Some basics about the design. It is an all tube design, with rectification done by a 6X4/6202 tube and amplification duties are handled by 12AU7A (first stage), and 6DJ8 (second stage) tubes for each channel. The component offers single ended connections only, as I’m guessing Lamm considers the extra circuitry needed to create a true balanced design adds more, and undesirable complexity.
The front panel is very retro cool. There are a total of seven toggle switches that power on, switch inputs, select gain, and mute. The two big knobs on the front control volume separately for each channel. I guess this is a de facto balance control as well. The back panel has two main out puts, and three inputs, for Line 1, and Line 2, and most interestingly, a “Direct” input, which, again, staying in form with an obsession with sonic purity, routes the signal more directly to the volume control and gain stages. A Tape input and Record out are also included.
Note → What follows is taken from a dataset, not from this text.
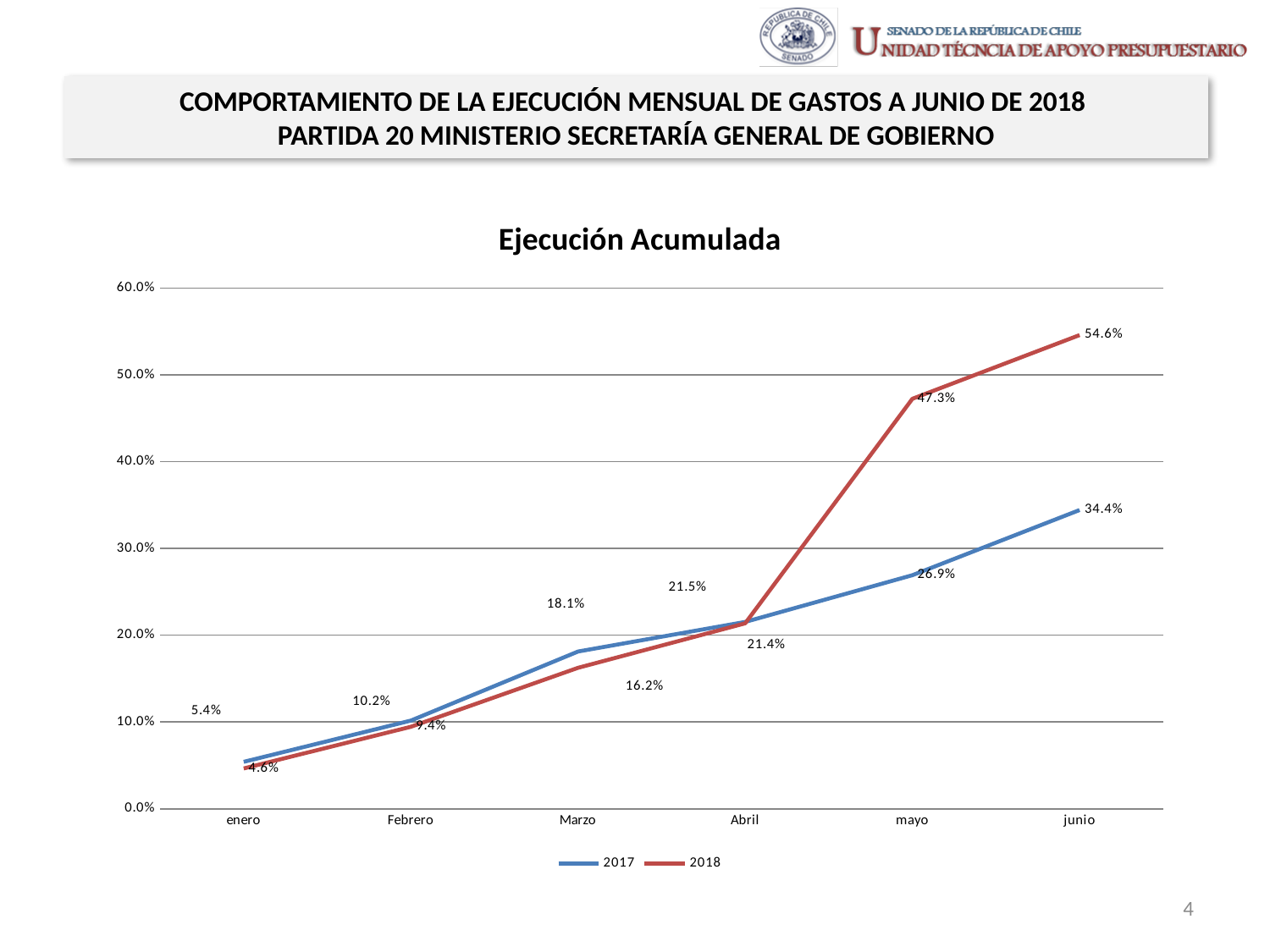
What is the value for 2018 in mayo? 47.3% What is the value for 2017 in Marzo? 18.1% What type of chart is shown on the slide? line chart In which month is the 2018 series lowest? enero What is the difference between the 2018 and 2017 values in junio? 20.2% What is the value for 2018 in junio? 54.6% Does the 2017 series rise or fall from enero to junio? rise How many series does the legend list? 2 How many months are shown on the x axis? 6 What is the title of the chart? Ejecución Acumulada Which series has the higher value in mayo, 2017 or 2018? 2018 What is the value for 2017 in junio? 34.4%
The LL2.1 was as plug and play as it gets. I set it up on my Symposium RollerBlocks for resonance control, made the connections, then powered up. Lamm strongly recommends powering up the LL2.1 first before any other component with the Mute switch engaged. There is a soft start feature that allows the circuitry to stabilize for about 60 seconds, and then you are ready to go. They also recommend powering off the preamplifier last, when all other components have been shut down. They also say the LL2.1 sounds its best after a 45 minute warm up.